Above is a circuit for "Approximate Quantum Cloning" The preparation state is given by $$|\psi\rangle =\alpha|0\rangle+\beta|1\rangle$$ The gates labelled $\theta_i$ denote single qubit rotations given by $$R_y(-2\theta_i)=\begin{bmatrix}\cos\theta_i&\sin\theta_i\\-\sin\theta_i&\cos\theta_i\end{bmatrix} $$ i.e Counterclockwise rotations of angle $-2\theta_i$ about the y-axis on Bloch Sphere.
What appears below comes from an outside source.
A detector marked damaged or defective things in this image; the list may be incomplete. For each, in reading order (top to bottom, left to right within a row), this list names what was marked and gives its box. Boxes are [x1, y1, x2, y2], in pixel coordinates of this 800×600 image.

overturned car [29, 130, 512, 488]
Each gate rotation is given by:

$\cos2\theta_1 =\frac{1}{\sqrt5}$

$\cos2\theta_2 =\frac{\sqrt5}{3}$

$\cos2\theta_3 =\frac{2}{\sqrt5}$

Question: Show at the end of the preparation stage the two qubits initially in the state $|00\rangle$ are transformed into the state $$|\phi\rangle =\frac{1}{\sqrt6}(2|00\rangle+|01\rangle+|11\rangle) $$

I'm quite unsure of how to approach this, as it is my first time dealing with a circuit like this. Are the two $|0\rangle$ states said to be entangled, hence the double $|00\rangle$ notation, I thought of applying the rotations to each qubit individually, along with a $\hat C_x $gate operation?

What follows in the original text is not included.